Et les soins courants ?
Selon l’étude, il est constaté une diminution des consultations et visites médicales avec une baisse en moyenne de 19,5 % sur la période et de 68 % au plus fort de la 13ème semaine pour les généralistes Pour les spécialistes la baisse en moyenne s’élève à 20,5 % sur la période et à 79 % au plus fort de la 13ème semaine.
Sur la pharmacie, le comportement du panel fait ressortir deux temps. Jusqu’à début avril, il n’y a aucun impact dû avec une évolution de +1,5 %. En revanche, une chute brutale de 33 % a été constatée ces deux dernières semaines, ce qui porte la moyenne à 11,33 % sur les 13 semaines par rapport à 2019.

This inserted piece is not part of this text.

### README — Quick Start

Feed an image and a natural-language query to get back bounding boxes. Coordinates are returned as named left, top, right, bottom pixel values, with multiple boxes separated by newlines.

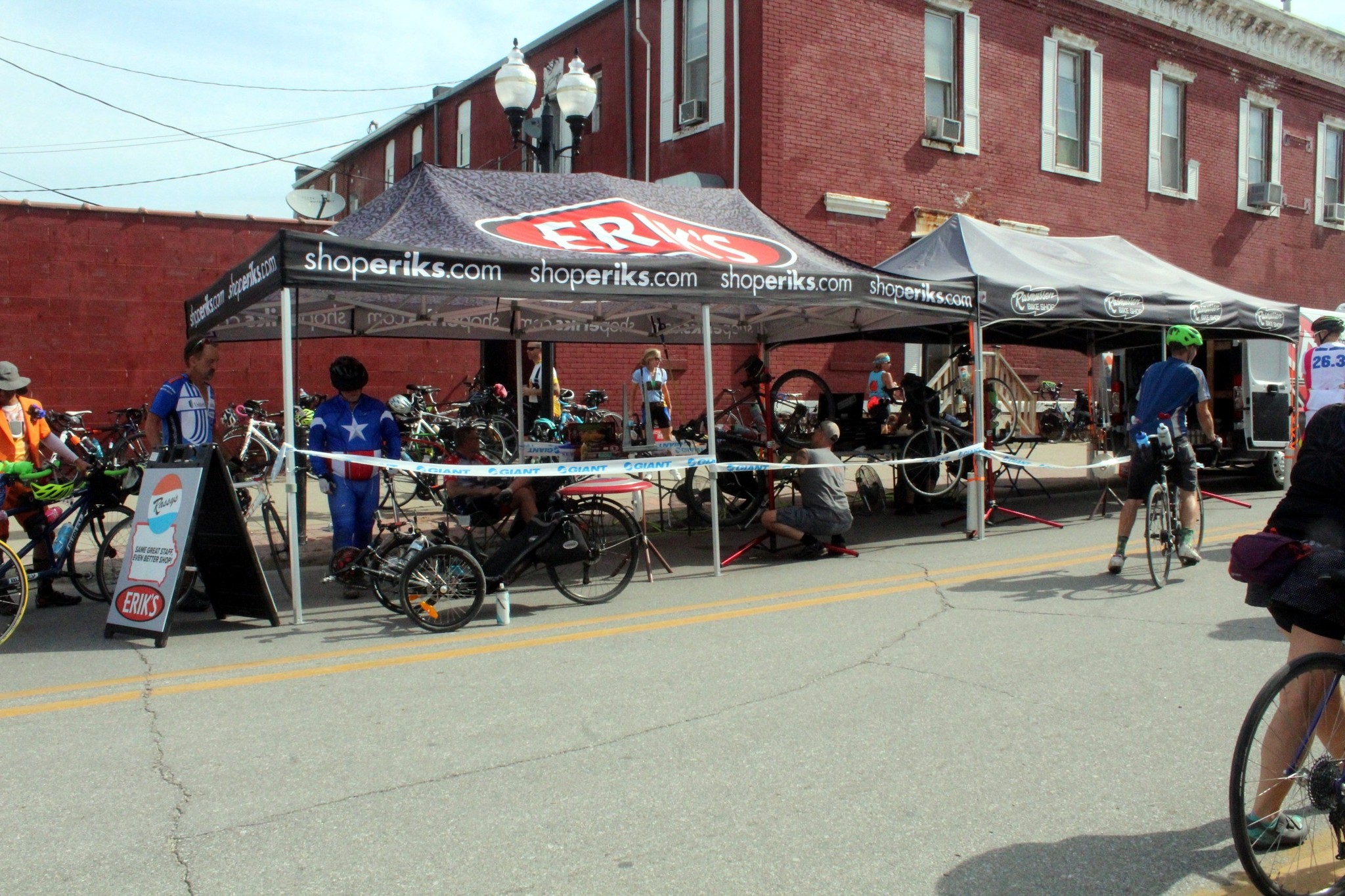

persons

Pour l’hospitalisation, les observations restent difficiles, selon GEREP, compte tenu des effets significatifs sur les versements liés au décalage de traitement du tiers payant hospitalier et autres retards de facturation. L’écart constaté est de -8.4% sur 13 semaines par rapport à 2019 avec des variations fortes selon les semaines.

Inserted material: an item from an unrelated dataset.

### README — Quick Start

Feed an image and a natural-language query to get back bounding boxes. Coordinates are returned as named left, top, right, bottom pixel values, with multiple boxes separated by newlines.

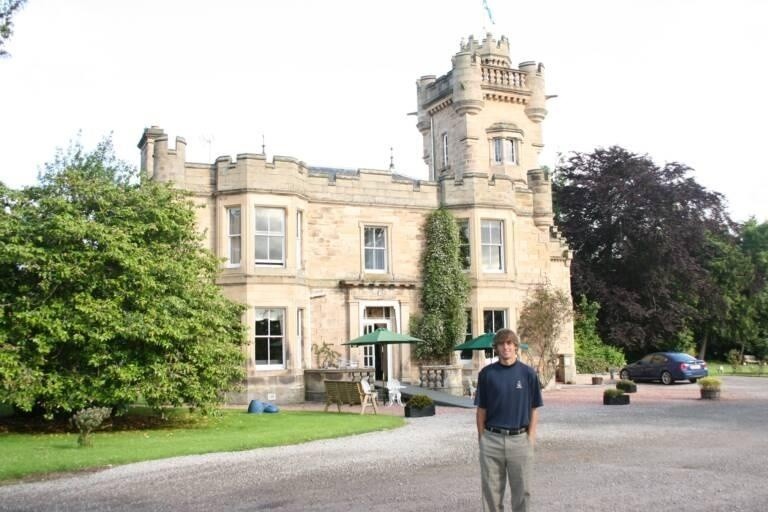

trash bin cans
left=558, top=355, right=576, bottom=383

Il conviendra de voir si le report des hospitalisations non urgentes prévues aura un impact sur le second trimestre ou au-delà, lors de la reprise d’activité hospitalière. L’écart constaté semble faible au regard des effets d’annonce sur ce point.

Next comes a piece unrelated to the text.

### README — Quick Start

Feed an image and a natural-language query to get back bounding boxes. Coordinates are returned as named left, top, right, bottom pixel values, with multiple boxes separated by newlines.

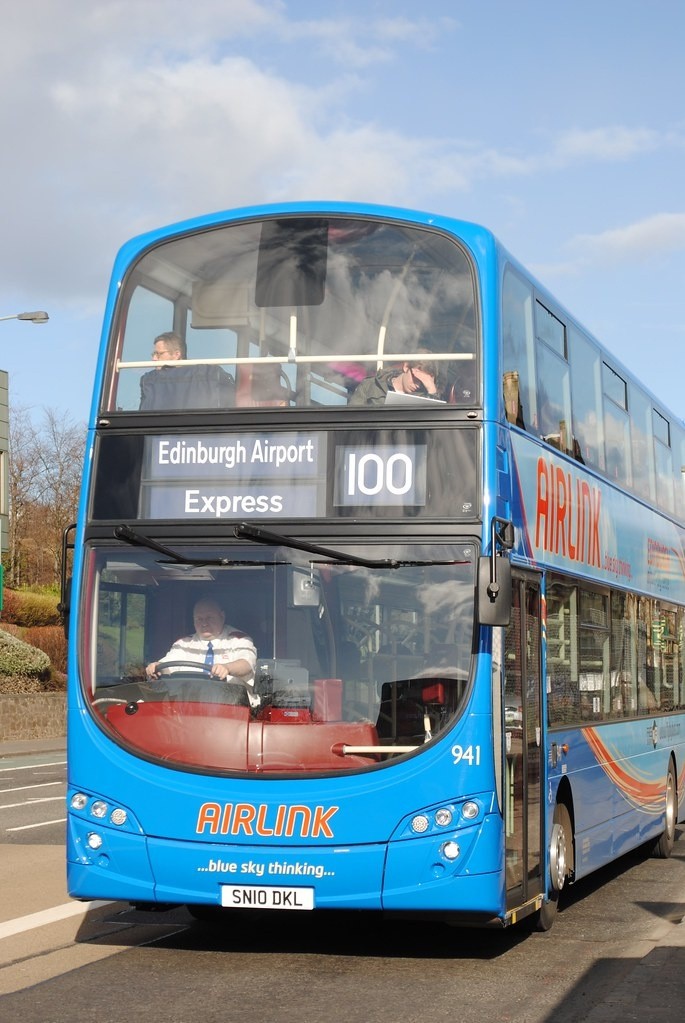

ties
left=203, top=641, right=214, bottom=674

« Pour mesurer les impacts économiques globaux sur les complémentaires santé, il faudrait intégrer les mesures du plan de soutien mis en place par les assureurs – différé de paiement des cotisations et maintien des garant notamment – ainsi que l’impact des impayés de cotisations en cas de défaillance d’entreprises, de la portabilité des garanties en cas de hausse du chômage et enfin de l’impact lié au chômage partiel. S’il est trop tôt pour mesurer l’impact de la crise, nous savons déjà qu’il excédera amplement la question sanitaire : impacts financiers, économiques, assurantiels notamment. Les coûts de la pandémie ne se limiteront pas qu’aux pertes humaines, mais comprendront aussi les effets physiques sur les personnes infectées, ainsi que le traumatisme mental. Certains spécialistes parlent de symptômes de stress traumatique, de confusion et de colère. Tous ces facteurs sont exacerbés par la peur de l’infection, l’accès limité aux biens de première nécessité, la circulation de fausses informations ou les difficultés économiques. Par ailleurs, il a été démontré que le stress et l’anxiété peuvent entraîner une croissance des violences domestiques ainsi qu’une augmentation de la consommation d’alcool. », explique Damien Vieillard-Baron, Président de GEREP.